Anche per Thala la via del destino è segnata perché “una volta che abbiamo formato le loro menti non le cambieranno per tutta la vita”. Thala non vuole tornare a casa con il padre. Continuerà a studiare per diventare un mujāhidīn.

La storia di Thala, come quella di Zarina, è emblematica di un fenomeno molto diffuso in Pakistan. Povertà e assenza di istruzione, i batteri su cui attecchisce l’estremismo islamico.

 

Dicembre 2014 – La strage di Peshwar

In una scuola elementare della turbolenta città di Peshwar vengono trucidate 141 persone tra cui 132 bambini.

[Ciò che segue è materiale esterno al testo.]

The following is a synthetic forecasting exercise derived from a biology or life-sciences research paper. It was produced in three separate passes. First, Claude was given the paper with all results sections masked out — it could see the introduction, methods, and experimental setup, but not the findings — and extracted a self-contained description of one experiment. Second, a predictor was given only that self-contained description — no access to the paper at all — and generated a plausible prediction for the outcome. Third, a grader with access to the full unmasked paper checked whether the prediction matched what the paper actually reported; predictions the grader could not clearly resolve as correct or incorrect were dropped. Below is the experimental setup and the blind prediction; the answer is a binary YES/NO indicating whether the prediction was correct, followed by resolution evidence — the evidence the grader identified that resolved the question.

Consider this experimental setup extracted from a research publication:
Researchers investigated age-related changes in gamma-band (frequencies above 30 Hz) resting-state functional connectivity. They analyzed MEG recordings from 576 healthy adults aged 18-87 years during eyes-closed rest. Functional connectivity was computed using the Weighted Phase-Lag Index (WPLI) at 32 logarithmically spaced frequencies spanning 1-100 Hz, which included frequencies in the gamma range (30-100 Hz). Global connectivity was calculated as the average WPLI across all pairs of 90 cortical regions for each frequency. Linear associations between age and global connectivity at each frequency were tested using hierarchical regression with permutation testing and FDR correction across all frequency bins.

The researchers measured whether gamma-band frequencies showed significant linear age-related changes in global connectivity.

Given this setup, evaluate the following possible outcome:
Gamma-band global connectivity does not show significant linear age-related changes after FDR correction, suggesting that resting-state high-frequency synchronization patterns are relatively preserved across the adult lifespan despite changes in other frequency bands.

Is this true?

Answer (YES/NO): NO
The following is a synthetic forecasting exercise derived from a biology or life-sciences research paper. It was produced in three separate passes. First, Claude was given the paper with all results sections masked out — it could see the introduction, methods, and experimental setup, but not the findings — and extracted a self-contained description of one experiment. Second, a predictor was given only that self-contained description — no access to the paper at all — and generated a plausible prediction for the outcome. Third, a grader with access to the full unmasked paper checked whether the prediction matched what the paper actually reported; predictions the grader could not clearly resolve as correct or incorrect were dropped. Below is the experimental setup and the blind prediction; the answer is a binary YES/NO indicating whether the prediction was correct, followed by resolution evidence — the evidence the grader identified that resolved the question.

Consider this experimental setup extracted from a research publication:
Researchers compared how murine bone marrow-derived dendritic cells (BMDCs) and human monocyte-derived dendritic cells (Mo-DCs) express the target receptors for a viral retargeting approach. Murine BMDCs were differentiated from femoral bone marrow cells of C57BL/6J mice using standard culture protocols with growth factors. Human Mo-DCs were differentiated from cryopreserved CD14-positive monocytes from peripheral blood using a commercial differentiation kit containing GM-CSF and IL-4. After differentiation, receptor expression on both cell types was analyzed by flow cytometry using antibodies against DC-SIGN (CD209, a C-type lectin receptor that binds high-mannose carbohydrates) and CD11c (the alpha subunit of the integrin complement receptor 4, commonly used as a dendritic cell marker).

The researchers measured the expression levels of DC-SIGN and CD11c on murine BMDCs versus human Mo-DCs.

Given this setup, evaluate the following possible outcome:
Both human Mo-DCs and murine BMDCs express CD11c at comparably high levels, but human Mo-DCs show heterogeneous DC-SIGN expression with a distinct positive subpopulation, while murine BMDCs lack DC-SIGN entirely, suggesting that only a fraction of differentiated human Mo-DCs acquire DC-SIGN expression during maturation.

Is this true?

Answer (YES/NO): NO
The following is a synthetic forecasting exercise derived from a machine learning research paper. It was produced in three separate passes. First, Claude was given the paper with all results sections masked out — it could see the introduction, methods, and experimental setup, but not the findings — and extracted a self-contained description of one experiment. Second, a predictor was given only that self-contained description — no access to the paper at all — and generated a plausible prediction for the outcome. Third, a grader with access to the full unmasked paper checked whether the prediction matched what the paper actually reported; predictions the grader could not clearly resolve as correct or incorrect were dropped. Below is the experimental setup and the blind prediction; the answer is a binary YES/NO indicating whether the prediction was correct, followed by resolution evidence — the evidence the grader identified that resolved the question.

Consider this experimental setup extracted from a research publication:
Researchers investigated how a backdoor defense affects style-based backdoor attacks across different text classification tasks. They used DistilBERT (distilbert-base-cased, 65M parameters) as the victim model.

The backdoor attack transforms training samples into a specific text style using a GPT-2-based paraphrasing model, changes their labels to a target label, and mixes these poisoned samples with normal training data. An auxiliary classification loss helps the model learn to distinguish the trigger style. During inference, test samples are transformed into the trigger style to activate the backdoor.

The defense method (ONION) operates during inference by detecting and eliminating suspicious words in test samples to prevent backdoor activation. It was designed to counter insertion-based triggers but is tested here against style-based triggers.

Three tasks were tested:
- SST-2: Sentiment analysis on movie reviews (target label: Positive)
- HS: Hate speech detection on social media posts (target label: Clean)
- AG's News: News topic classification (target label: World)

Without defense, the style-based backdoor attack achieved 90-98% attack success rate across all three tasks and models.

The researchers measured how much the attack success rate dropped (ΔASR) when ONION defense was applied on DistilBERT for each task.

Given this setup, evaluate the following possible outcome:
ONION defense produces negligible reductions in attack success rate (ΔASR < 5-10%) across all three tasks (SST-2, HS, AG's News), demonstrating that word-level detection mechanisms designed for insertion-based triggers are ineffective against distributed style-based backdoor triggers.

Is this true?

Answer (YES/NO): YES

Una ritorsione spietatissima dei talebani per la repressione del governo contro i militanti islamici iniziata proprio quel 3 luglio 2007 alla Lal Masjid di Islamabad e sviluppatasi costantemente nell’arco di sette anni.

 

“The smallest coffins are the heaviest” si legge sui cartelli che accompagnano le veglie organizzate in molte città del mondo.  Londra, Lahore, Toronto, Washington dicono basta al sangue dei bambini. Una tragedia nazionale di eco mondiale, i decibel dell’indignazione schizzano in alto come sempre quando si toccano i bambini.

 

Maulana Aziz fa la sua apparizione televisiva subito dopo rifiutandosi di condannare gli autori del terribile attentato: il Tehreek-e-Taliban Pakistan (TTP), i taliban pachistani attivi nelle aree pashtun lungo il confine afgano-pachistano.

In Pakistan è in atto un conflitto ideologico tra la modernità e la restaurazione islamica. Malgrado le pressioni internazionali il Pakistan resta il principale finanziatore dei talebani afghani. Dopo la strage di Peshwar, il governo allora in carica di Pervez Musharraf ha adottato un piano di de-radicalizzazione della società pakistana e introdotto l’obbligo per le madrase di registrarsi e a rendere pubbliche le loro fonti di finanziamento. Nessun governo è riuscito tuttavia da allora ad assicurarne il rispetto.

 

Negli ultimi anni il governo ha chiuso circa duemila madrase sospettate di legami con la militanza islamica radicale. Al momento ci sono quasi due milioni di studenti inscritti nelle scuole islamiche del Pakistan. Il National Action Plan, il pacchetto di misure adottate dal Primo ministro Nawaz Sharif, è troppo poco, troppo tardi e troppo legato alle élite religiose del Paese.

 

C’è chi resiste, tuttavia, chi si batte per le giovani generazioni, chi prova ad afferrare il Pakistan per una mano e trattenerlo dal precipitare nel pozzo dell’indottrinamento e della radicalizzazione.

 

Tariq nella scena finale di Among the Believers riapre la scuola attaccata dai talebani legati alla rete organizzativa della Moschea Rossa.

 

“Se la prossima generazione studierà tutti noi impareremo.”